2FA is only for authentication (proving that you are you), not for encryption — this is true for Bitwarden and any other password manager that I am aware of. The thing that makes it impossible to break the vault encryption is your Master Password, which must be sufficiently strong for this task (e.g., a passphrases of 5-7 words that have been randomly selected from a large list, typically 7776 words for diceware lists).

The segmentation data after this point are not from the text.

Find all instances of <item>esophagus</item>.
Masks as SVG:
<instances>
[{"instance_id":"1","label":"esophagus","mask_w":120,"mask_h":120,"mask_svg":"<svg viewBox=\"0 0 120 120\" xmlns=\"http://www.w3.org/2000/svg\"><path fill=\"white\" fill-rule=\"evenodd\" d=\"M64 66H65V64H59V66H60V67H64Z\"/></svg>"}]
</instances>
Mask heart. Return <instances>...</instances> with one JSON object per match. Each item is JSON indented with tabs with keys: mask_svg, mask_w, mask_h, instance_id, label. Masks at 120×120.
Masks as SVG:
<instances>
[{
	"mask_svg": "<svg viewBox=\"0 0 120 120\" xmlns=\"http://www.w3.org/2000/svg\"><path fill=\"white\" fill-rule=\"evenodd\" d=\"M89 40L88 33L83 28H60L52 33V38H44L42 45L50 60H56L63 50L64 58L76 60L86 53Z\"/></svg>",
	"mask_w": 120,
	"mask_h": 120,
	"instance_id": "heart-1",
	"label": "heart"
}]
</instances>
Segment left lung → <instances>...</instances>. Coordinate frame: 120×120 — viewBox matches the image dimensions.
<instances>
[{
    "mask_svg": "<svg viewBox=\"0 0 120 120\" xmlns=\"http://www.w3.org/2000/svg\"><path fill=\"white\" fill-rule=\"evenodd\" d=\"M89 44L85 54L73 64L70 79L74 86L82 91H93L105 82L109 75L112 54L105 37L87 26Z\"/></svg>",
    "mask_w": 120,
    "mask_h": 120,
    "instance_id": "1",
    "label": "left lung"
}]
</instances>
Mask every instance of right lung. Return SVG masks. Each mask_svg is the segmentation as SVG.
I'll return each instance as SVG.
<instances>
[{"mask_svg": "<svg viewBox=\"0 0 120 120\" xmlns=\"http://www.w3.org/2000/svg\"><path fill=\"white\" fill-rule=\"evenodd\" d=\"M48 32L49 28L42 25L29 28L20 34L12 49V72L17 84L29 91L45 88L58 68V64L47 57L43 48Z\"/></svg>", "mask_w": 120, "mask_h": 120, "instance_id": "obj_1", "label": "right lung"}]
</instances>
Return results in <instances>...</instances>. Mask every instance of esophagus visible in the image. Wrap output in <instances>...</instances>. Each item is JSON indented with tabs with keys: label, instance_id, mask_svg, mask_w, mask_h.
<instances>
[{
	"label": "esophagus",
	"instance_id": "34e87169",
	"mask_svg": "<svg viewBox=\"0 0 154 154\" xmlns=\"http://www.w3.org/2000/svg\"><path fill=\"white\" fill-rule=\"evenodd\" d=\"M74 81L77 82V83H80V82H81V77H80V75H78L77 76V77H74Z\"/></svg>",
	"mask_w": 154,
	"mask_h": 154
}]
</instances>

A few years ago Lastpass was acquired by Logmein which had a dodgy reputation at the time - not sure if it has now. But their clear intention was to make profit. There are fees for Lastpass but is it possible that the metadata they don’t encrypt is sold for additional profit?

I would absolutely imagine so, part of what prevented us from moving to this as any form of a corporate password manager.
LastPass’ US Privacy Policy has a few questionable provisions about what data is collected and how it is processed, but namely to me

LastPass may use and share customer account and registration data, service data, billing data, and feedback with our third-party service providers to:
(g) provide analysis or valuable insights to our customers and users; (h) assess the needs of your business to determine and promote other LastPass products which we believe may be helpful to you; (i) provide product updates and marketing communications; (j) conduct research and analysis for business planning and product development; and (k) display content based upon your interests. To the extent permitted by law, we may also combine, correct and enrich personal data we receive from you with data about you from other sources, including publicly available databases or from third parties to update, expand and analyze our records, identify new prospects for marketing, and provide products and Services that may be of interest to you.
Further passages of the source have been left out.